What are P-states and how do I use them in vSphere?

VMware vSphere 4 added the ability to take advantage of Intel SpeedStep and AMD PowerNow! CPU power management features. These features are commonly known as “Dynamic Voltage and Frequency Scaling” or DVFS, and let an OS cooperate with the CPU to reduce power consumption by reducing the frequency of the CPU and the voltage at which it is operating. It reduces these things in preset tiers, and these tiers are known as P-states. On Intel CPUs they are trademarked as “SpeedStep” and on AMD they are either “Cool’n’Quiet” or “PowerNow!”

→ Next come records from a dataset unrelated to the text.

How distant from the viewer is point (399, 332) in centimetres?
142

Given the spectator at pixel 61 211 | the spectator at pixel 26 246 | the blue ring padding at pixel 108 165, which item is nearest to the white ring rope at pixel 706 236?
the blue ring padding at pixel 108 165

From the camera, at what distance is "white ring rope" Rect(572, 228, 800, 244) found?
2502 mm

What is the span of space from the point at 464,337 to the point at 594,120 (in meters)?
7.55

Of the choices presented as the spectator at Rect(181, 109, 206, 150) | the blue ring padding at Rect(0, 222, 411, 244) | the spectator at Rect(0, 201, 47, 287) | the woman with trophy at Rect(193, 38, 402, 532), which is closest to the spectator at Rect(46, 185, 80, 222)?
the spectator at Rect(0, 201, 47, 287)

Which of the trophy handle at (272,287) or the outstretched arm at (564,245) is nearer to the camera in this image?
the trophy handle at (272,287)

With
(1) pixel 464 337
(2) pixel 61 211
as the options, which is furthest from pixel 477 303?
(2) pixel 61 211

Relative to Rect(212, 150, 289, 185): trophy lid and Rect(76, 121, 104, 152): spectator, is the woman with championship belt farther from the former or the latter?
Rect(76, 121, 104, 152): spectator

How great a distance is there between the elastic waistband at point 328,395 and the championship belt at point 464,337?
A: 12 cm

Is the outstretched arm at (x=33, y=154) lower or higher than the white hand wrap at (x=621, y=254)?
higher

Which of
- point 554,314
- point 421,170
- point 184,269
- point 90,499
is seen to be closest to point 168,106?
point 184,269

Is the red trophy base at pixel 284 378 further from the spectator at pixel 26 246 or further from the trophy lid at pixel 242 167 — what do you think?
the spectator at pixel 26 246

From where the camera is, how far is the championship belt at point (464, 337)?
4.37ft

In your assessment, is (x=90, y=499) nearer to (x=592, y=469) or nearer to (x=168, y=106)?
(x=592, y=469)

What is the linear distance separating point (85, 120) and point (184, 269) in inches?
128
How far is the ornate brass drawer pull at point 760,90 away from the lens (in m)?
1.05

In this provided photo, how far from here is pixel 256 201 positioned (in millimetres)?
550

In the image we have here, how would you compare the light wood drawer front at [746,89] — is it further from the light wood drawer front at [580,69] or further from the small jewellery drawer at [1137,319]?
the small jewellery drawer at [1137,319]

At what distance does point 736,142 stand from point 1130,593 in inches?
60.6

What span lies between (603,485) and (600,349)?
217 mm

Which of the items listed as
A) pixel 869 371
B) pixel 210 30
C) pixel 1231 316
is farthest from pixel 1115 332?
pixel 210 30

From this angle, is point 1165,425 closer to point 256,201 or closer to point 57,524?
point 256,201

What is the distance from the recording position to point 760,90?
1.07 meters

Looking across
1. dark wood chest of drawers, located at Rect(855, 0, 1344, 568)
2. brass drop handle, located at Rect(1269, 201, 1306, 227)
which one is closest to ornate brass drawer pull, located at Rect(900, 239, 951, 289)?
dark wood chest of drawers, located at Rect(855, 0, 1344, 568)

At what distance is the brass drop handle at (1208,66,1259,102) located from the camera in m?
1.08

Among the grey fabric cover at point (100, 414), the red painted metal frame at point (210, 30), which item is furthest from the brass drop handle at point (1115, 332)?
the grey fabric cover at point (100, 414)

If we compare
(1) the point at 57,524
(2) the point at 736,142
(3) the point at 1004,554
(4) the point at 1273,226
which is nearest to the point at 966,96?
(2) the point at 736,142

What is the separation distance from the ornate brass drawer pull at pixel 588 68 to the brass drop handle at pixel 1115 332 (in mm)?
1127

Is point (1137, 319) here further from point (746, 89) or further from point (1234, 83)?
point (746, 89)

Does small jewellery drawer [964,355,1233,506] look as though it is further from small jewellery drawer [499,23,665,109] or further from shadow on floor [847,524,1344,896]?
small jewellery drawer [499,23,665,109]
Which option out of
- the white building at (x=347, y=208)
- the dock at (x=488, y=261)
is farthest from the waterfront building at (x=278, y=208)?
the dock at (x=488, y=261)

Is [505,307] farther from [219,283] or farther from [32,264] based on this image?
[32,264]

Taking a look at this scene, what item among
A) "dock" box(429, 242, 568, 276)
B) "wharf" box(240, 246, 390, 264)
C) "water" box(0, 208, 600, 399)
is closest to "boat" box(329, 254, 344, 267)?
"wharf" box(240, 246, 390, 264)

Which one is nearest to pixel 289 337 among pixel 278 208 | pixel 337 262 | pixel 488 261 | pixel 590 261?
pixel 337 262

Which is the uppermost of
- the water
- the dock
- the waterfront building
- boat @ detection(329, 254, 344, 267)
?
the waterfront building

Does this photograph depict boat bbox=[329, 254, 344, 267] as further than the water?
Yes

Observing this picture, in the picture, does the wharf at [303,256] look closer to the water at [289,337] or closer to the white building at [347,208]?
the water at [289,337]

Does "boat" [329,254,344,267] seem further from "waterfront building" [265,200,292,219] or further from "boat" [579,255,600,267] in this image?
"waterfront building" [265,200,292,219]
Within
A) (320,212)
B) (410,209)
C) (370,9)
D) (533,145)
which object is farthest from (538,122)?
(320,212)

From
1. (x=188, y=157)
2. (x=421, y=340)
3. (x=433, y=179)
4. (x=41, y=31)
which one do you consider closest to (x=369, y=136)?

The Wikipedia article on Intel SpeedStep points out that “power consumed by a CPU with a capacitance of C, running at voltage V, and frequency f is approximately P = CV2f.”  This means if you can reduce the voltage to the CPU the power needs drop in a non-linear fashion. Furthermore, many electronic components run more efficiently at lower temperatures, and since consuming less power means less heat generated you end up seeing efficiency gains within the host as well as reduced load on data center cooling. This results in an overall reduced power bill, and potential savings in related systems like a UPS, generators, etc.

Frequency and voltage in a CPU are correlated. So are instructions per second and frequency. Basically, if you want your CPU to get more work done per second you need to increase the frequency it runs at, and to do that you need to increase the voltage. So why would you want to turn the CPU’s performance down in the first place? The thing is, CPUs are much faster than everything else in a computer system. If the CPU needs data for an operation it’ll look in cache. L1 cache operates at the CPU speed — fast but small. L2 cache operates at a fraction of the CPU speed, but still many times faster than RAM[1]. The problem is when the CPU needs data that isn’t found in cache and has to go to RAM or disk. Going to RAM means it’ll wait for thousands of clock cycles before the data is returned, because RAM is much slower than the CPU. Going to disk or network means waiting for millions of clock cycles, which is an eternity to a CPU. So while the system may be busy, the CPU might actually be idle, and that’s a great time to stop using power and generating heat.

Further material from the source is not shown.